Maybe your ghost shadow
will accompany the hours
as I walk forever beaches that,
for a time, were ours.
*** *** ***
I went to bed and slept, and then they came:
four beautiful, snowy white wolves
who already knew my name.
The first one came close,
oh! the beauty of her face!
pushed a friendly nose towards me,
as I stood still, accepting,
but respectful of her space.
We were at the beach, the wolves and I.
A visitation from the spirit-world
of the not-alive,
and from deep in my spirit,
which needs both wolves and ocean waves
to thrive,
because it has never been enough
simply to survive.
The barn owl called sleepily
in the early light to wake me.
Four white wolves live within me now,
never to forsake me.
And you?
big, black, laughing, hilarious
creature of the dawn?
You live in my heart
forever, now.
You are never
fully gone.
Amazing to think it has been thirteen years.

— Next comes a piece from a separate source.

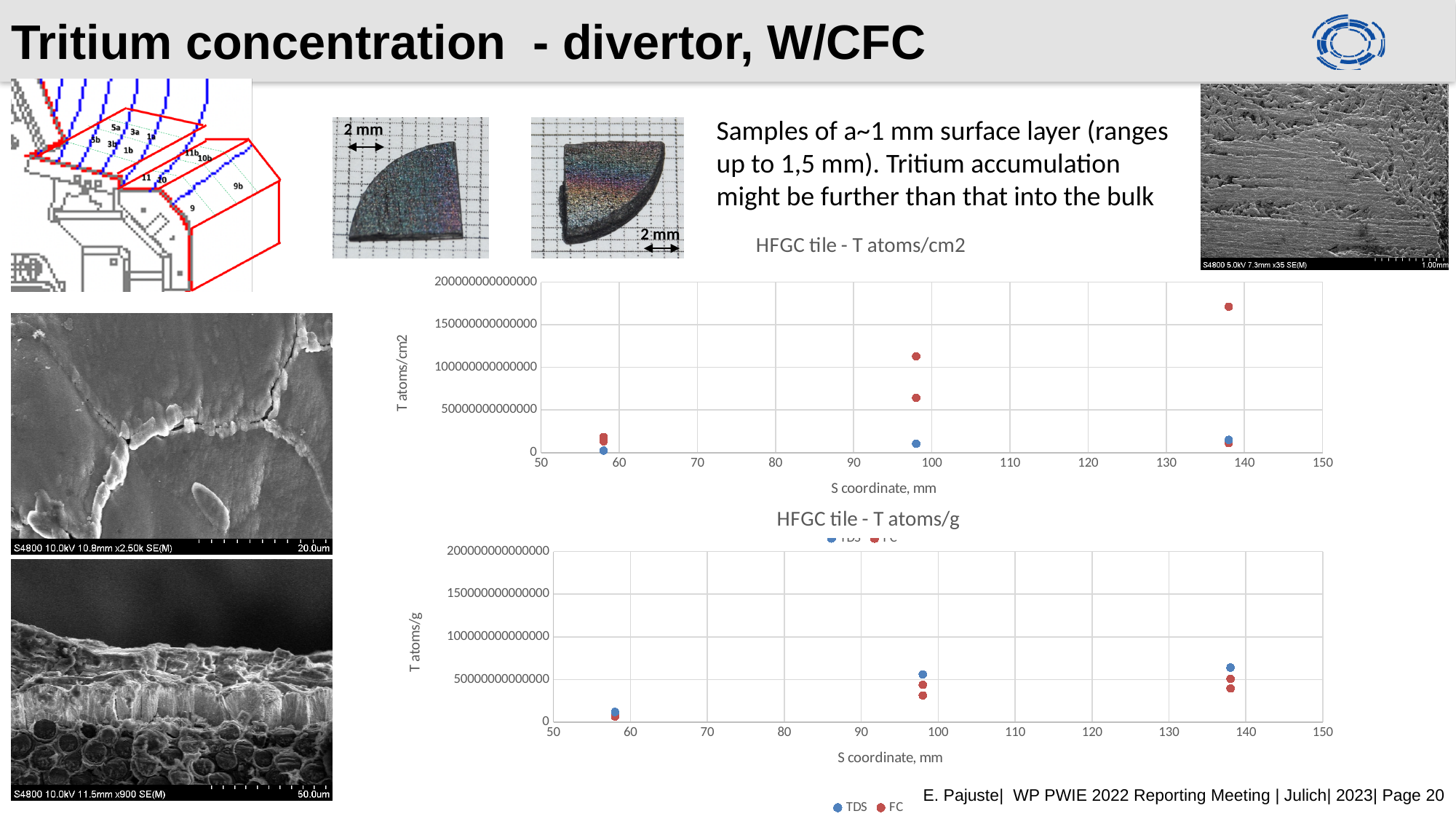
What are the two series named in the legend of the 'HFGC tile - T atoms/g' chart? TDS and FC In the 'HFGC tile - T atoms/g' chart, at how many distinct S coordinate positions are points plotted? 3 In the 'HFGC tile - T atoms/cm2' chart, is the highest FC value greater or less than 150000000000000? greater In the 'HFGC tile - T atoms/cm2' chart, which series has the highest plotted point? FC In the 'HFGC tile - T atoms/g' chart, is the highest plotted value greater or less than 100000000000000? less How many series does the legend of the 'HFGC tile - T atoms/g' chart list? 2 In the 'HFGC tile - T atoms/g' chart, is the highest TDS value greater or less than 50000000000000? greater In the 'HFGC tile - T atoms/g' chart, which series has the highest plotted point? TDS In the 'HFGC tile - T atoms/g' chart, do the TDS values rise or fall as the S coordinate increases? rise What is the x-axis label of the 'HFGC tile - T atoms/cm2' chart? S coordinate, mm What kind of chart is the 'HFGC tile - T atoms/cm2' chart? scatter chart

He lived by my side for fourteen wild and wonderful years. I miss him always. I wrote this poem on one of the early anniversaries of his death. Then, I was living in Port Alberni, where he and I mourned our lost beaches together. I am back here, now, which has been a great blessing. I hope his spirit lopes along the shore with me on my beach walks.
I have many favourites among my poems, but this one goes the deepest.